#### Consignes
D'après l'extrait sur Marie-Antoinette, qui la décrit comme une jeune fille « évaporée » ?

#### Extrait
▬▬▬▬▬▬
Marie-Antoinette n'a pas plus choisi d'être reine que son époux Louis XVI. Cette jeune fille « évaporée » d'après ce qu'écrit Marie Thérèse d'Autriche, sa mère, n'a jamais aimé se consacrer aux études, et encore moins se mêler des affaires de l'Etat.

Alors que peut-on lui reprocher ? Ses fêtes galantes ? ses dépenses ? Son envie de vivre ? Hélas oui, c'est bien ce que le peuple lui reprochera, avec de surcroît, quelques erreurs d'appréciation des événements et quelques initiatives dangereuses, ce qui la précipiteront en prison et la mèneront à l'échafaud.
▬▬▬▬▬▬
#### Données fournies
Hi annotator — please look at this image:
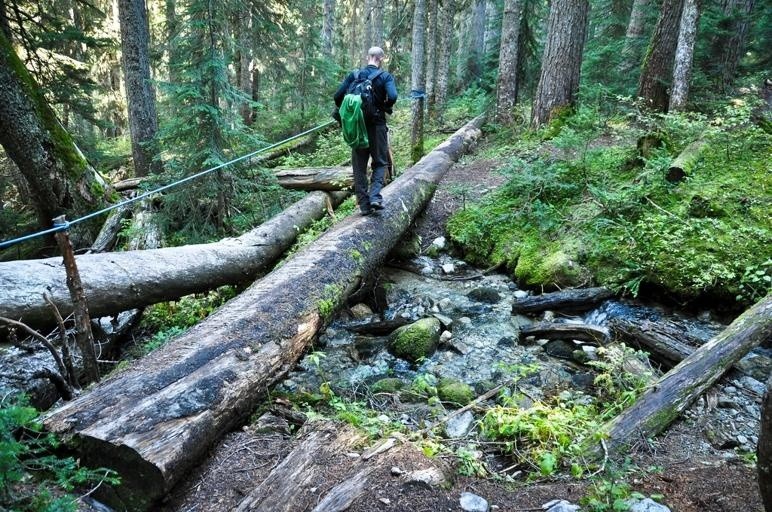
▬▬▬▬▬▬
#### Résultat attendu
Sa mère, Marie Thérèse d'Autriche.